This is an overview of how one might use the Linux DMA Engine to engage the mainline Xilinx driver for its FPGA IP block. https://forums.xilinx.com/xlnx/attachments/xlnx/ELINUX/13011/2/Linux-DMA-In-Device-Drivers.pdf
I found an example basically implementing that, I even see matching function names e.g. on PDF page 22 with the completion stuff. It is a little proxy driver in the kernel that bridges the Xilinx main driver to user space. What the example does is:
- allowing to set up one transfer with a scatter-gather list of just 1 element
- triggered from user space by a call to ioctl()

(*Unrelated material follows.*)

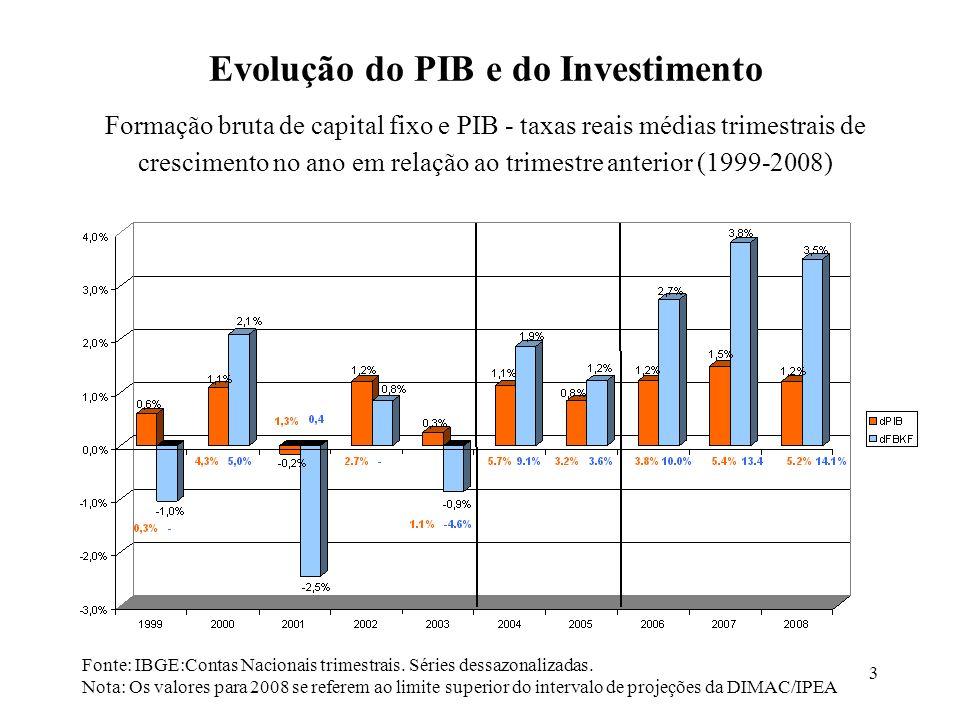 Evolução do PIB e do Investimento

- it uses the DMA slave interface.
- after submitting a transfer and requesting DMAengine to process pending,
- waits for a completion to know the transfer to be over(that's apparently mapped to the Xilinx XDMA block's TLAST event)

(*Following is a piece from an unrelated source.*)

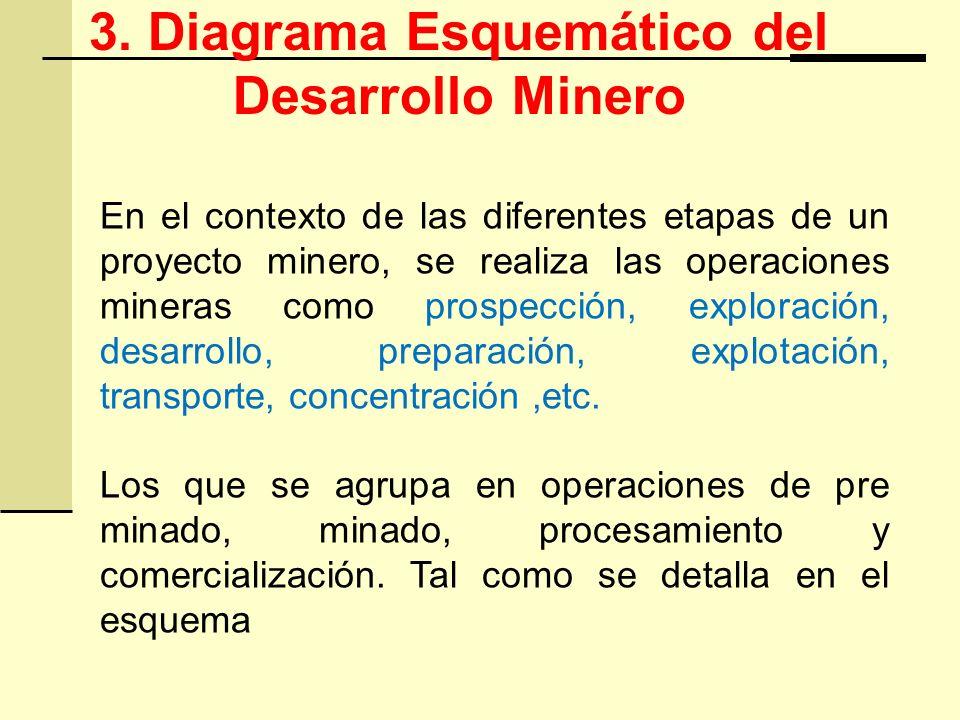 3. Diagrama Esquemático del Desarrollo Minero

I wonder now: what would be the "correct" way of implementing continuously running DMA transfer(s) from the FPGA DMA block to the Linux user space? Would it be feasible, assuming adquate buffer sizes for the speeds used, to keep the example driver in this way, i.e. that single transfers are triggered from user space, and that a double buffer is used, and while the DMAengine has been triggered for the next transfer ans is performing it, the buffer from the previous one is being processed from userspace?
So basically, a user-space loop of initiating single-tranfers within the kernel proxy driver using the DMAengine.

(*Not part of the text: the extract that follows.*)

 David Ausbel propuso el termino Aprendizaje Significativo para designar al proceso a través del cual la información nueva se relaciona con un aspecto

Or is something else necessary? I saw this: https://www.kernel.org/doc/html/latest/driver-api/dmaengine/provider.html
So. besides DMA_SLAVE, there is also DMA_CYCLIC. Cyclic kinda sounds like it is the thing to be used when doing continuous transfers. But I don't know what it's been designed for and the limits. It mentions "typically used for audio", well, it's more something like maybe 50 MB/s I'm looking for, which quite exceeds typical auio rates.
I did try my described naive "user space loop" approach, but only the first transfer (only reads from the FPGA) has a successful completion, thereafter I get timeouts,even though the FPGA apparently has further TLAST in store. I could imagine causes like timing issues, of e.g. having to do some specific thing at a pricise or close moment. Although I did try very low speeds of FIFO filling on the FPGA sides (like single digit Hz per buffer). I guess before I continue a possible dead-end out of a lack of knowledge, I'd like to hear from someone who knows: how is it supposed to be done?